Sebelumnya, Kepala Bappenas Bambang Brodjonegoro sempat menuturkan bahwa Presiden RI Joko Widodo meminta pihaknya melakukan kajian yang mendalam dan komprehensif terkait dengan rencana pemindahan ibu kota negara.
Pada akhir tahun ini, lanjut Bambang, Bappenas menargetkan akan merampungkan kajian terkait dengan rencana pemindahan ibu kota negara tersebut.
Dengan selesainya kajian tersebut, persiapan-persiapan untuk merealisasikan rencana pemindahan ibu kota tersebut mulai dapat dilakukan.
Pemindahan ibu kota negara sendiri dinilai memang harus dilakukan ke luar Pulau Jawa mengingat ketersediaan lahan yang lebih memadai. Kendati demikian, Bappenas belum menyebutkan secara spesifik di mana lokasi tujuan pemindahan ibu kota negara tersebut. Kalimantan disebut-sebut sebagai tempat tujuan pemindahan ibu kota tersebut.
Bappenas juga menyebutkan ada beberapa kota kandidat yang berpotensi menjadi ibu kota baru, salah satunya adalah Palangkaraya, Kalimantan Tengah.

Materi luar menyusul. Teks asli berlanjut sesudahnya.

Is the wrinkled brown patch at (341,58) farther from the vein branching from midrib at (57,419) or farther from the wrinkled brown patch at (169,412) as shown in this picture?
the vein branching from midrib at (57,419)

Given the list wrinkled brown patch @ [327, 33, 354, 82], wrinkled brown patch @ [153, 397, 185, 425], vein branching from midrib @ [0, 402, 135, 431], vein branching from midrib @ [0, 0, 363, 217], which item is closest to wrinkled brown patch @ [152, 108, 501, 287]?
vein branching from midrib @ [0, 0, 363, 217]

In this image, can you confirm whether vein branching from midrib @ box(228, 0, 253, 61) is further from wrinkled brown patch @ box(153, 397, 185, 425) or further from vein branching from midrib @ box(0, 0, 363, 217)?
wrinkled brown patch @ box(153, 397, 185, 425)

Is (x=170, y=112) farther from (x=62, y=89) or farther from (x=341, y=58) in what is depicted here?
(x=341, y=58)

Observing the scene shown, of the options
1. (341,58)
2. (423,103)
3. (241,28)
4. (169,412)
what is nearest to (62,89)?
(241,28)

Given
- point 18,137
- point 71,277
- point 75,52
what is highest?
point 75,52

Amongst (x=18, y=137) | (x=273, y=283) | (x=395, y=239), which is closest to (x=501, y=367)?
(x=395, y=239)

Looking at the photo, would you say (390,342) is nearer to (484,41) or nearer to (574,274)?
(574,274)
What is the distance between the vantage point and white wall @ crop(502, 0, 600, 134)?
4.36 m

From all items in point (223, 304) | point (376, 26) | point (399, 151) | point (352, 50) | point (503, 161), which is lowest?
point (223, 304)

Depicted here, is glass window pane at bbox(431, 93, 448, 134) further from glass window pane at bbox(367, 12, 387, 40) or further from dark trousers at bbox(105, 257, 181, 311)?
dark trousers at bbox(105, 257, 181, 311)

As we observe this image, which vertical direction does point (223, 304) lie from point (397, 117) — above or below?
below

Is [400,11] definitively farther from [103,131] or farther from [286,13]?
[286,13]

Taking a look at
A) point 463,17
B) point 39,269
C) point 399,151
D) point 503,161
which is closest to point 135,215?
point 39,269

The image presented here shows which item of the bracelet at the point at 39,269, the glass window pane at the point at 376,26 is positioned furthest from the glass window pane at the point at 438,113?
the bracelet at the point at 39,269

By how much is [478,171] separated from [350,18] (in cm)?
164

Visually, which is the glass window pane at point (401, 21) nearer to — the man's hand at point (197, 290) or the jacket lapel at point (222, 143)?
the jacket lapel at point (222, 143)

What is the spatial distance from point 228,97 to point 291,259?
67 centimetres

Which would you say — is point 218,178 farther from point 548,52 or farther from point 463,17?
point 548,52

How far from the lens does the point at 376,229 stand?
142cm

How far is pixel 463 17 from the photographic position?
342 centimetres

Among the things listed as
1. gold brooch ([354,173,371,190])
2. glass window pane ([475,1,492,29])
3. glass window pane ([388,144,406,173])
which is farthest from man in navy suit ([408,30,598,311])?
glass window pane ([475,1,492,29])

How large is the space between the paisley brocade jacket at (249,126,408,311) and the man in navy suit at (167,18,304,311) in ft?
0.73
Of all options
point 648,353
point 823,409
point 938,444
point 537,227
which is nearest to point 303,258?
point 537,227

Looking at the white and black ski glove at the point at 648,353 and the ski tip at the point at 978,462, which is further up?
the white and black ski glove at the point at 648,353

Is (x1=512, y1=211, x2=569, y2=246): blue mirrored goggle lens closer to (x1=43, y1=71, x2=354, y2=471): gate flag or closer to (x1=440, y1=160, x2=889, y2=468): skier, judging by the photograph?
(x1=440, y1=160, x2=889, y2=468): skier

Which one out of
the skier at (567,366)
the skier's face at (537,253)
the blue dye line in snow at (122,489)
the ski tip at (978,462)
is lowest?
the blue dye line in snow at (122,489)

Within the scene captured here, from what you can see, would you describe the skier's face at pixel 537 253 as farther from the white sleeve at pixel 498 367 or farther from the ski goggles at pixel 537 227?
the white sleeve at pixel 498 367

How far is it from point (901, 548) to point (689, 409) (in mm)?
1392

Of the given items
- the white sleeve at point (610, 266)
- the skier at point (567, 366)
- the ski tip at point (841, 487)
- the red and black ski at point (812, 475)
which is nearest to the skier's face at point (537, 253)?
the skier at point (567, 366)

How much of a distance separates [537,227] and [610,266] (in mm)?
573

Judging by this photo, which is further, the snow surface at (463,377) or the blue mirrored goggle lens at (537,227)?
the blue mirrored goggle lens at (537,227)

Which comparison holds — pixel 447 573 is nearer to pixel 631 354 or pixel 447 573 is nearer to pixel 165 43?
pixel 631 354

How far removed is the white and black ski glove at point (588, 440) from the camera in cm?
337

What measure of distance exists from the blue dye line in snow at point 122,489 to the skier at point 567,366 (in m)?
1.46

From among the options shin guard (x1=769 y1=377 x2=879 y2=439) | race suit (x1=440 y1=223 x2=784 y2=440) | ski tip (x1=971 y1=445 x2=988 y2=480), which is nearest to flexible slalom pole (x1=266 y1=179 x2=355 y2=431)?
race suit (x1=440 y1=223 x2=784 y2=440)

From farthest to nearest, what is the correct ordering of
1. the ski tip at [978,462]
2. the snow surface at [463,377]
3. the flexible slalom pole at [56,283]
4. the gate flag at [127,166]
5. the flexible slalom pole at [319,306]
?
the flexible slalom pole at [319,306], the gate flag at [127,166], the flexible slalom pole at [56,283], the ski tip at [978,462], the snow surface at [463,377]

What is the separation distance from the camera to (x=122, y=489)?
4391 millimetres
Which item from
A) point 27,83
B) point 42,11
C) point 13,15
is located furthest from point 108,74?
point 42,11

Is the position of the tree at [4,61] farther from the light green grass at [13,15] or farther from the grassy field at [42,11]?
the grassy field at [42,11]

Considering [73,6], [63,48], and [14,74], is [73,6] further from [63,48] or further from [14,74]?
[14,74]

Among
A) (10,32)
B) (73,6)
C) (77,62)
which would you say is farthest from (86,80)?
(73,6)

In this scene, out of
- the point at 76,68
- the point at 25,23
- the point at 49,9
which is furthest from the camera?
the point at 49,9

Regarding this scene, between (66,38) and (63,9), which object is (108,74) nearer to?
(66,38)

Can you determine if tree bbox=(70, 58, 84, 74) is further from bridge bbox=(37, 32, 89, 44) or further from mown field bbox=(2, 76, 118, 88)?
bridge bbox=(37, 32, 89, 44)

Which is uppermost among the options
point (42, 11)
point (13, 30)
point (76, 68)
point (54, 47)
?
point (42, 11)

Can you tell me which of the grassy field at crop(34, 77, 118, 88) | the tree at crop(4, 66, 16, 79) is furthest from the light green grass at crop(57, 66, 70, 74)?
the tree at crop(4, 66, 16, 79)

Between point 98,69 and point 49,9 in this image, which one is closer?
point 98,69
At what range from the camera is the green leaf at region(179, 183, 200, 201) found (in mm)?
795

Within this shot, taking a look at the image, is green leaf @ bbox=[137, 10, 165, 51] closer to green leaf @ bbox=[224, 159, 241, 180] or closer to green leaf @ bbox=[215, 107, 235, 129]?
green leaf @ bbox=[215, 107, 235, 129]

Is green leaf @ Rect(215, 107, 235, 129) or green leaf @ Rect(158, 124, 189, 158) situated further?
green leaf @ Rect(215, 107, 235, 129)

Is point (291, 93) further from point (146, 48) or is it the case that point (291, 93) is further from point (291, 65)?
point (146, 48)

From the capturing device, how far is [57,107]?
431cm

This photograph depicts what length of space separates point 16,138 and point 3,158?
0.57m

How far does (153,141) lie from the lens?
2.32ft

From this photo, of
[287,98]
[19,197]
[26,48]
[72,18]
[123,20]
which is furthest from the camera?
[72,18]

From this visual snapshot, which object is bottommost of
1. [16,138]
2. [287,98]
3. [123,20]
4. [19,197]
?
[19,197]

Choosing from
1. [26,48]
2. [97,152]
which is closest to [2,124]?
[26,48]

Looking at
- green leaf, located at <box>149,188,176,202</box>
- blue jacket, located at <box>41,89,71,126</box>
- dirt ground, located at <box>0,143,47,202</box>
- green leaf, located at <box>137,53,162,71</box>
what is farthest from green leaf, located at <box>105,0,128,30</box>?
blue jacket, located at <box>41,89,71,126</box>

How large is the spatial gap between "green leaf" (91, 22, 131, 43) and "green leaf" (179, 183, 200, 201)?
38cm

Terkait dengan munculnya nama Palangkaraya sebagai kandidat ibu kota baru karena hal tersebut juga pernah digagas oleh presiden pertama Indonesia Soekarno.
Soekarno pernah mewacanakan agar ibu kota dapat berpindah ke Palangkaraya, tepatnya pada tahun 1950-an. Proklamator kemerdekaan tersebut bahkan pernah mengunjungi kota yang terletak di tengah Indonesia itu untuk meninjau perkembangan kota yang dilintasi Sungai Kapuas tersebut.

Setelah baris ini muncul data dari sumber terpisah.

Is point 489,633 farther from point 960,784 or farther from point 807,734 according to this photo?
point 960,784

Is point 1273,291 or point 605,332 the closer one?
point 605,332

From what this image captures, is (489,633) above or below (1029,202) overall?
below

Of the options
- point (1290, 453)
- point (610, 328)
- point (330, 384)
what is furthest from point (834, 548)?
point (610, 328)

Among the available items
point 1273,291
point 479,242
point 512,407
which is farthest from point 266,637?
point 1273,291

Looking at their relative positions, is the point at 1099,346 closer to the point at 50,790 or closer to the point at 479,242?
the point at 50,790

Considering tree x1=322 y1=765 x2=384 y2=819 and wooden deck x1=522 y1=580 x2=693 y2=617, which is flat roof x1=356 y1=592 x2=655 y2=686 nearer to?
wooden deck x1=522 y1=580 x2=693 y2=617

Bambang mengatakan bahwa saat ini Tim Bappenas sedang menganalisis kriteria wilayah, kemudian kesiapan dan ketersediaan lahan, hingga sumber pendanaan untuk pembangunan ibu kota baru tersebut.
Rencana pemindahan ibu kota sendiri muncul kembali karena dinilai adanya kebutuhan pembentukan pusat ekonomi baru. Pulau Jawa dianggap terlalu mendominasi kegiatan perekonomian Indonesia. Itu pun aktivitas perekonomian di Jawa lebih banyak terkonsentrasi di kawasan Jabodetabek atau DKI Jakarta, belum merata ke seluruh lapisan.
Bila rencana tersebut benar-benar terealisasi, lanjut Bambang, beban Jakarta yang kini dianggap terlalu berat karena berperan ganda sebagai pusat pemerintahan, keuangan sekaligus pusat bisnis, dapat berkurang.